<<<<
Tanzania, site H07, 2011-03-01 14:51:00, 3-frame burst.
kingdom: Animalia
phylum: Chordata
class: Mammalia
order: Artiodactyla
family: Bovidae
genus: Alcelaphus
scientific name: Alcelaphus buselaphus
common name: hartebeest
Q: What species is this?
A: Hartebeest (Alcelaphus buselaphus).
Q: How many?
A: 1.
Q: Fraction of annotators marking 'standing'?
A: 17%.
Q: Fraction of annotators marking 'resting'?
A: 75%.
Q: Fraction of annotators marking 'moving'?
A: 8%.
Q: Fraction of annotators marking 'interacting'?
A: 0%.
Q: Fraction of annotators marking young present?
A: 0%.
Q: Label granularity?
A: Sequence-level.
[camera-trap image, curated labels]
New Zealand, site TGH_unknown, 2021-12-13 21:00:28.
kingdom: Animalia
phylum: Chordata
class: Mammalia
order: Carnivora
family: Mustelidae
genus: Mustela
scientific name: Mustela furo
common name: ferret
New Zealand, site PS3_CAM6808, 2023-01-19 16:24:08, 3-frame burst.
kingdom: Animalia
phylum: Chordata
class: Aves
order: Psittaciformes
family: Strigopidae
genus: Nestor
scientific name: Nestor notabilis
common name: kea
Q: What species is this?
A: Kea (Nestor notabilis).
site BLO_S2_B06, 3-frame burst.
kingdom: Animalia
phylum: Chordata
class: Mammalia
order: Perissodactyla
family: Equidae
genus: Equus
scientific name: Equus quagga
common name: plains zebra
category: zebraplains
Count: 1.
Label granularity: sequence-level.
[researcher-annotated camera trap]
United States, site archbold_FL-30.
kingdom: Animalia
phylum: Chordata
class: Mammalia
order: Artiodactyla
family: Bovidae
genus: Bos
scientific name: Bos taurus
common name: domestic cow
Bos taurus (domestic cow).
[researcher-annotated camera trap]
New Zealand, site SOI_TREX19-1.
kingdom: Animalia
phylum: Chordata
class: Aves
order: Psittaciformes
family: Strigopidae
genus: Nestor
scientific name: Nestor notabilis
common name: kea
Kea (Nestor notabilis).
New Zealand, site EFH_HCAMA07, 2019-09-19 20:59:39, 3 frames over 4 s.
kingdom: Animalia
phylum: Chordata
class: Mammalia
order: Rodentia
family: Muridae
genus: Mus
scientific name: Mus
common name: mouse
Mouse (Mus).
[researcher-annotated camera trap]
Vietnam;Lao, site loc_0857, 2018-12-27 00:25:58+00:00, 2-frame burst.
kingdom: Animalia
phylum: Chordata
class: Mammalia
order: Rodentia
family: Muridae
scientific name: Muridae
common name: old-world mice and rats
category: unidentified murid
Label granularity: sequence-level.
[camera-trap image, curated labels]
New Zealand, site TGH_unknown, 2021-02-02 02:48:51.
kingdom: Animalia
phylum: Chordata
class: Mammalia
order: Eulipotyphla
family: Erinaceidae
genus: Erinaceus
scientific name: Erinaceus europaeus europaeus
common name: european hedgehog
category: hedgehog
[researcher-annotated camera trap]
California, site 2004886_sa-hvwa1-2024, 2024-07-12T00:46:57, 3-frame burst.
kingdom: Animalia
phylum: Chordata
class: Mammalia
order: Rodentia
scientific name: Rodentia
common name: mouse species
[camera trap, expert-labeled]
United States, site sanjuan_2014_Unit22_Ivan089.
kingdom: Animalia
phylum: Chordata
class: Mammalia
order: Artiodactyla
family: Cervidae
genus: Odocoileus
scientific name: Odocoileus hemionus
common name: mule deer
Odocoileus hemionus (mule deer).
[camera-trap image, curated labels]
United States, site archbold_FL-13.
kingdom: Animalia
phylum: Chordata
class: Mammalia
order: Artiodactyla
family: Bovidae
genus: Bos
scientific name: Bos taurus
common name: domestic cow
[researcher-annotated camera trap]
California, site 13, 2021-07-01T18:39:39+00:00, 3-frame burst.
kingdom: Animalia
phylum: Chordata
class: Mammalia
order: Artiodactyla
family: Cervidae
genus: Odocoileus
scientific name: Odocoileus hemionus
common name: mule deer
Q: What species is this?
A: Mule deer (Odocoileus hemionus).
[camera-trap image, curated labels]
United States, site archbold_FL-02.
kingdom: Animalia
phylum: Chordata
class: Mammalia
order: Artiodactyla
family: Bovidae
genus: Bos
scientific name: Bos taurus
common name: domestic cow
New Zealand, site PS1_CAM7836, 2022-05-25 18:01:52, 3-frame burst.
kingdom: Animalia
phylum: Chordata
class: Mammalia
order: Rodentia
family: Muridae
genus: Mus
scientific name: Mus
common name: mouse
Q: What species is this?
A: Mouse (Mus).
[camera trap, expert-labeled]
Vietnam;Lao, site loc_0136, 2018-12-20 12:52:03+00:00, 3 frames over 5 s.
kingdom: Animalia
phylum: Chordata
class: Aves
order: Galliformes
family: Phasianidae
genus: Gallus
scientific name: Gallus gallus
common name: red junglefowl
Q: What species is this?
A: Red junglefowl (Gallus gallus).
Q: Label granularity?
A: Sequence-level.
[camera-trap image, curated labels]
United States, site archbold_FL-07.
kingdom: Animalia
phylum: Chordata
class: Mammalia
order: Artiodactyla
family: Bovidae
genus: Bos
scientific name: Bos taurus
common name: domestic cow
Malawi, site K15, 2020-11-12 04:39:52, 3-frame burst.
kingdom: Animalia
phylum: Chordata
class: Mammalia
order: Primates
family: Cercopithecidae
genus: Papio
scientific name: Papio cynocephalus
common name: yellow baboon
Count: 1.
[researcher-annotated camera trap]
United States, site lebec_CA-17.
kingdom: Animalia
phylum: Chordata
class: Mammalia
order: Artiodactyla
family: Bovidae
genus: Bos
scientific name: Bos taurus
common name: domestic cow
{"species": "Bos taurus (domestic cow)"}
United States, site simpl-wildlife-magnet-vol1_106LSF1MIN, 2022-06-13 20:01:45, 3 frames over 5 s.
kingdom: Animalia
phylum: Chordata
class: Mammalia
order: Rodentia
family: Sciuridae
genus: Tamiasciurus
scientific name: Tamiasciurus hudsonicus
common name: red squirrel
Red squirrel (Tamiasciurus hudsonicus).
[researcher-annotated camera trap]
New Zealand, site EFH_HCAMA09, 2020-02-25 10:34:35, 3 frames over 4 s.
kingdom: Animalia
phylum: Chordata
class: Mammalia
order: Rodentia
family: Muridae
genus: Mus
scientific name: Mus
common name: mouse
>>>>
### WHAT NEEDS TO BE DONE
Using the records above, copy every line that has the word "California" in it.

### SOLUTION
California, site 2004886_sa-hvwa1-2024, 2024-07-12T00:46:57, 3-frame burst.
California, site 13, 2021-07-01T18:39:39+00:00, 3-frame burst.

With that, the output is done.